> _Provided records_:
"""

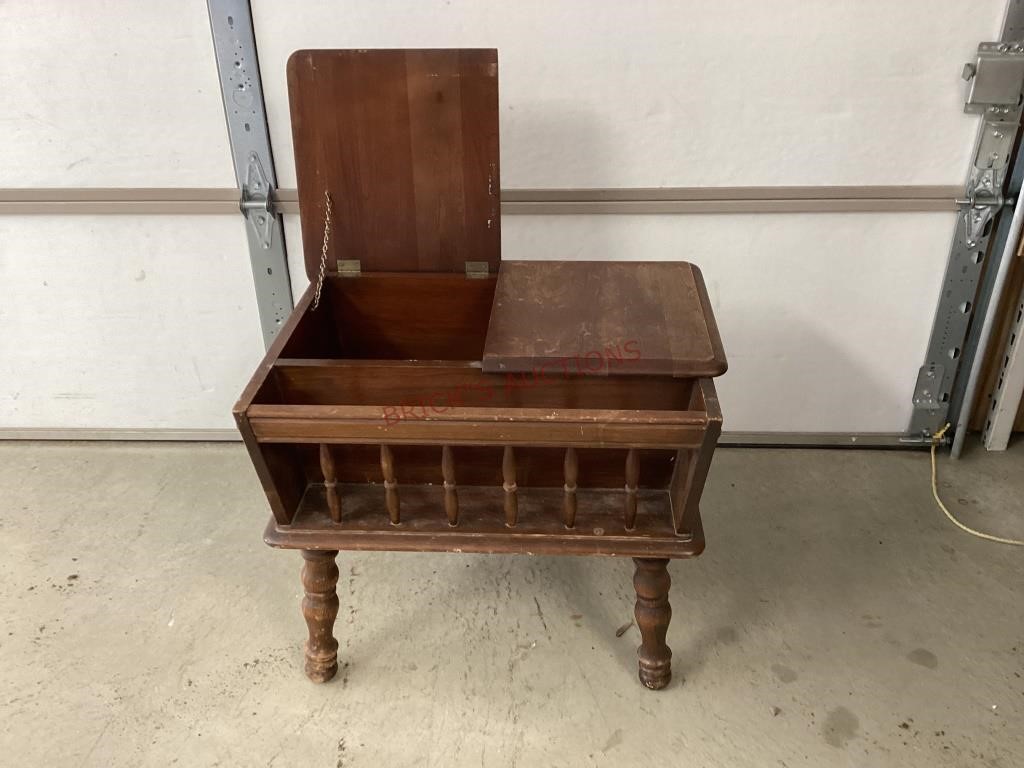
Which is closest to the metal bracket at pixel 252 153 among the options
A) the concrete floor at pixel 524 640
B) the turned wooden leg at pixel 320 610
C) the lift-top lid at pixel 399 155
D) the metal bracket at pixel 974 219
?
the lift-top lid at pixel 399 155

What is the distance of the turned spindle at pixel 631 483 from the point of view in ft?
4.38

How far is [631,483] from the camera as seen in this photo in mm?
1353

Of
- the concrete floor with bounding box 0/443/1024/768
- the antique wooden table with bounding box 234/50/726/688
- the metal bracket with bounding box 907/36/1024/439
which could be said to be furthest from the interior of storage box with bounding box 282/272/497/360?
the metal bracket with bounding box 907/36/1024/439

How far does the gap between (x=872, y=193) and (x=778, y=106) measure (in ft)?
1.03

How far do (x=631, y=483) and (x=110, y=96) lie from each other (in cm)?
150

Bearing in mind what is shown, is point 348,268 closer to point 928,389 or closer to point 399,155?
point 399,155

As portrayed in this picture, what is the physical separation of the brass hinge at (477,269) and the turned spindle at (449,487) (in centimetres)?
43

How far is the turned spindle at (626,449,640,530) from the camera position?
133 cm

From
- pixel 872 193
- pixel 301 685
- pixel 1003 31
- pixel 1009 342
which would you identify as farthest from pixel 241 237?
pixel 1009 342

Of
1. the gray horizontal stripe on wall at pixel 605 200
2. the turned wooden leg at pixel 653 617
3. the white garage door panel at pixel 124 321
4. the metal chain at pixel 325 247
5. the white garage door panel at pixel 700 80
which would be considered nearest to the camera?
the turned wooden leg at pixel 653 617

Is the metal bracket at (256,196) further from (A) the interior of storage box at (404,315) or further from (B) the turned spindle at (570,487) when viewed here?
(B) the turned spindle at (570,487)

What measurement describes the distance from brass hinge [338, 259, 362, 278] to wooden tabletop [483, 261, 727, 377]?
0.29m

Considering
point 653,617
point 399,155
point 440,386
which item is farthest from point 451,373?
point 653,617

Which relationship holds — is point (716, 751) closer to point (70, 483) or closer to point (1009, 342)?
point (1009, 342)
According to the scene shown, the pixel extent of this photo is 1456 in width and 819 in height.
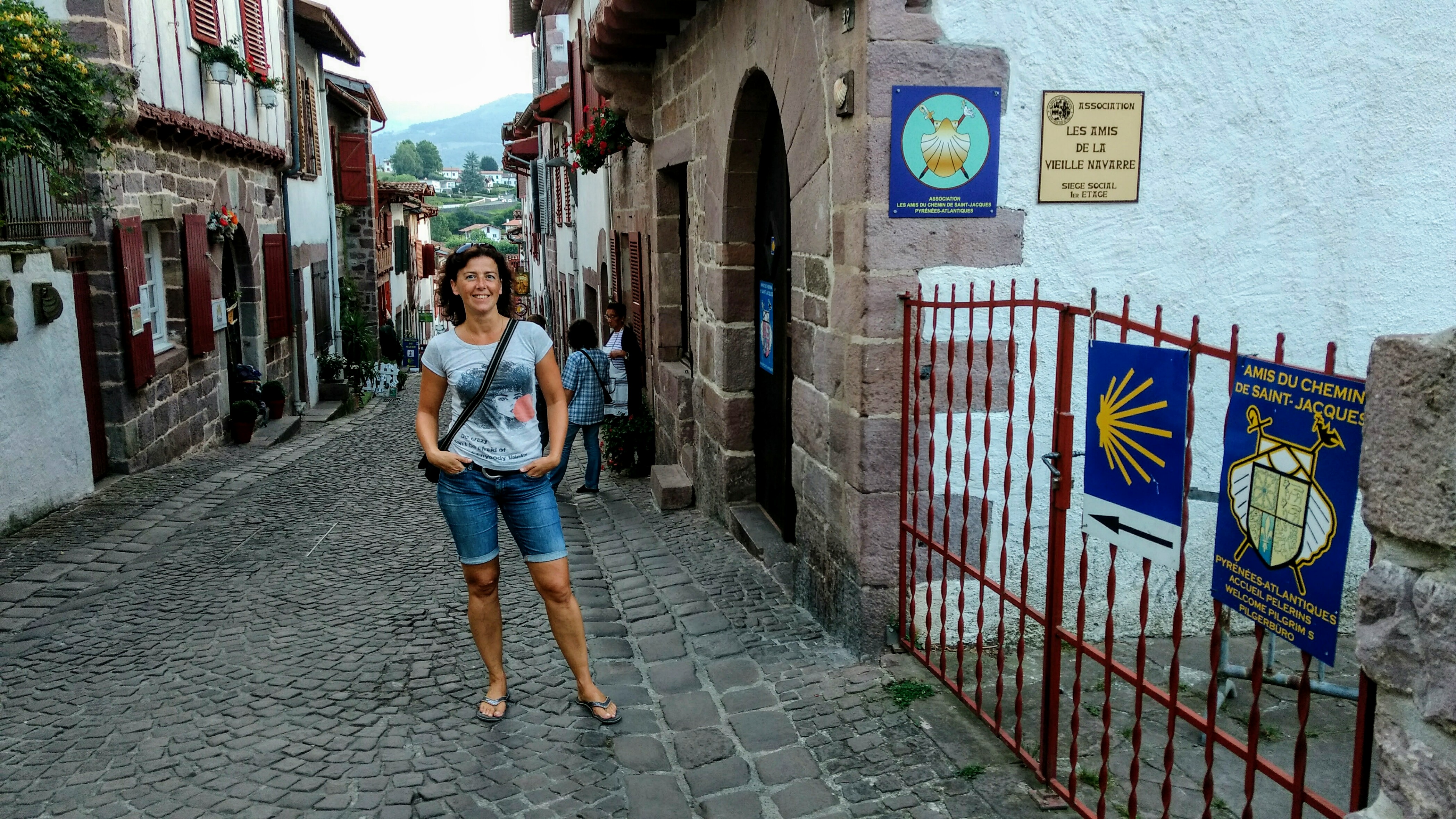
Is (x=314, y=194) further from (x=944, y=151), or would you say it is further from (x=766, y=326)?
(x=944, y=151)

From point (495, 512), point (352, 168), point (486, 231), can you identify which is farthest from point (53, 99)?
point (486, 231)

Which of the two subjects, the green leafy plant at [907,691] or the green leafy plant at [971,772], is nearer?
the green leafy plant at [971,772]

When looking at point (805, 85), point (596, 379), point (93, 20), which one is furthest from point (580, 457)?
point (805, 85)

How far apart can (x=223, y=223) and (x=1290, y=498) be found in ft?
38.6

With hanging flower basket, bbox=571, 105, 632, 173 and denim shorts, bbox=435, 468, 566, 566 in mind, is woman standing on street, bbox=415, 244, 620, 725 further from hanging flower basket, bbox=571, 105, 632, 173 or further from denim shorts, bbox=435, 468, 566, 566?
hanging flower basket, bbox=571, 105, 632, 173

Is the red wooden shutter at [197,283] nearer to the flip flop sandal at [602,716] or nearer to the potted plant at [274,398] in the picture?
the potted plant at [274,398]

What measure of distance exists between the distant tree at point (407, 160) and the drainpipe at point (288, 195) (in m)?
174

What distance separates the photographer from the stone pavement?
Result: 133 inches

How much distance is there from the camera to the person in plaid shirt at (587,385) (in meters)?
7.96

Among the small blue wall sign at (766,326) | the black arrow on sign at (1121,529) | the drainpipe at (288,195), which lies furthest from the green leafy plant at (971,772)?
the drainpipe at (288,195)

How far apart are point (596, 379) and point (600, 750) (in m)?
4.56

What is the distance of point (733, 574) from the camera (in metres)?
5.61

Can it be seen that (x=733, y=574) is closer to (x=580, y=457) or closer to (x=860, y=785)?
(x=860, y=785)

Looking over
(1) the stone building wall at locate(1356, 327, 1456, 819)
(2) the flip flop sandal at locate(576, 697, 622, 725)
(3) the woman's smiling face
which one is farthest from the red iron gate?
(3) the woman's smiling face
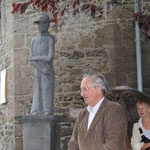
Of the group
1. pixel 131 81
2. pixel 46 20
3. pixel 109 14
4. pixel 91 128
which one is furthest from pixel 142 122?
pixel 109 14

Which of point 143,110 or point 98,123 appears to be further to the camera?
point 143,110

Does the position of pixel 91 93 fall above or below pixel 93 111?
above

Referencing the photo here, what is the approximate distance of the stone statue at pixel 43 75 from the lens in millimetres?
6676

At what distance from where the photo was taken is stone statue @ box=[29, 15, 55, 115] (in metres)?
6.68

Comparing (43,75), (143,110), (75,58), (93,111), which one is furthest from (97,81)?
(75,58)

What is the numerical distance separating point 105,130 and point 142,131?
147 cm

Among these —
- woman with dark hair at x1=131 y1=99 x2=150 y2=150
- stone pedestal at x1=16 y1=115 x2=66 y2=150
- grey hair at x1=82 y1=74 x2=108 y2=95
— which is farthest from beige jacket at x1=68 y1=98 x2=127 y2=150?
stone pedestal at x1=16 y1=115 x2=66 y2=150

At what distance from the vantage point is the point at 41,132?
6.41 meters

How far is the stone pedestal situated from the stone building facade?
7.37 feet

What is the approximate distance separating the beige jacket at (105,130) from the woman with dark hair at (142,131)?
1359 mm

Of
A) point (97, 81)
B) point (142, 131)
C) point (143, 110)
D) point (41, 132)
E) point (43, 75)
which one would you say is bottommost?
point (41, 132)

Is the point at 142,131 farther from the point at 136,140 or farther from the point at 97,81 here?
the point at 97,81

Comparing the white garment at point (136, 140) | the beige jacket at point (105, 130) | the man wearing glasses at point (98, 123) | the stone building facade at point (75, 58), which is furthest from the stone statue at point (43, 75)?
Answer: the beige jacket at point (105, 130)

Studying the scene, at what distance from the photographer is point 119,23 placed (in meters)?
8.92
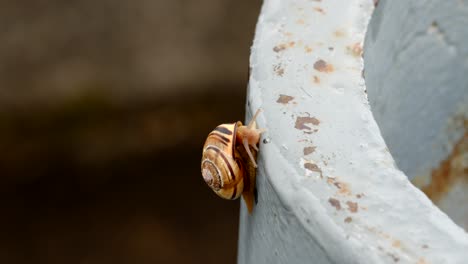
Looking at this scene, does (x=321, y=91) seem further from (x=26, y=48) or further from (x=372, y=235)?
(x=26, y=48)

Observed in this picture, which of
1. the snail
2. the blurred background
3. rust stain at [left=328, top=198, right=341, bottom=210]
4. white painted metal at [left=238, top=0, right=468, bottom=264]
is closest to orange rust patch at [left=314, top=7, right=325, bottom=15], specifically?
white painted metal at [left=238, top=0, right=468, bottom=264]

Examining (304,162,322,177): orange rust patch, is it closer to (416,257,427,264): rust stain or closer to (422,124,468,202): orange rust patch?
(416,257,427,264): rust stain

"""

> _What you need to do_: Please quote the material from the line with "Can it be seen" up to and including the line with "6.41 meters", leaving the pictures out.

> _Solved exercise_:
Can it be seen that (x=733, y=574) is closer to (x=580, y=457) or closer to (x=860, y=785)?
(x=860, y=785)

Looking over
(1) the stone building wall at locate(1356, 327, 1456, 819)
(2) the flip flop sandal at locate(576, 697, 622, 725)
(3) the woman's smiling face
which one is farthest from the red iron gate?
(3) the woman's smiling face
Of the group
1. pixel 131 81
2. pixel 46 20
3. pixel 109 14
4. pixel 91 128
which one is furthest from pixel 142 122?
pixel 109 14

Which of point 143,110 or point 98,123 appears to be further to the camera?
point 143,110

Does the position of pixel 91 93 fall above or below pixel 93 111?
above

Referencing the photo here, what is the approximate distance of the stone statue at pixel 43 75 from the lens in millimetres?
6676

At what distance from where the photo was taken is stone statue @ box=[29, 15, 55, 115] (in metres)?
6.68

Comparing (43,75), (143,110), (75,58), (93,111), which one is furthest from (97,81)?
(75,58)

What is the numerical distance separating point 105,130 and point 142,131?
147 cm

Among these —
- woman with dark hair at x1=131 y1=99 x2=150 y2=150
- stone pedestal at x1=16 y1=115 x2=66 y2=150
- grey hair at x1=82 y1=74 x2=108 y2=95
— which is farthest from beige jacket at x1=68 y1=98 x2=127 y2=150?
stone pedestal at x1=16 y1=115 x2=66 y2=150

At what distance from the vantage point is the point at 41,132?
6.41 meters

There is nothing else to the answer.